In a previous study, Smith et al[11] evaluated performance of anesthetic depth indicators. They proposed calculating a prediction probability value, which may provide a better measure to monitor performance. Values provided by an “ideal depth of sedation monitor” should monotonically decrease with increasing sedation depth. The high prediction probability (P) of sedation level by entropy reflects its high performance and facilitates comparison with other monitors. Additionally, similar to OAA/S values, RE and SE discriminated well between different midazolam doses in premedicated patients. The good correlation between entropy and dose of midazolam used for premedication, coupled with the excellent prediction probability values for the level of sedation, support the value of the spectral entropy as a monitor of sedation level during premedication.

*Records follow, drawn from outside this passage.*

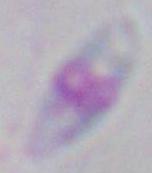
identification = Toxoplasma gondii
modality = photomicrograph
magnification = 1000x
Assess this cell for malaria.
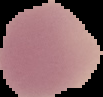
Uninfected.

image type = cell region segmented out of the field of view; surrounding area masked to black
preparation = thin blood film
image size = 103×97 pixels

Our findings have some limitations. First, we are not aware of the availability of a portable version of entropy monitor to evaluate the depth of sedation in the ward where sedative premedication is usually given. Second, to eliminate the effect of interindividual pharmacokinetic differences with midazolam premedication correlation of RE, SE, and OAA/S with the serum level of midazolam would have been a logic alternative. Third, our results apply only to midazolam in the dose range used. Further studies may be required to evaluate spectral entropy with other sedatives used as premedication and in different doses.

In conclusion, our study suggests that spectral entropy may have an adequate validity as a measure of sedation state during midazolam premedication.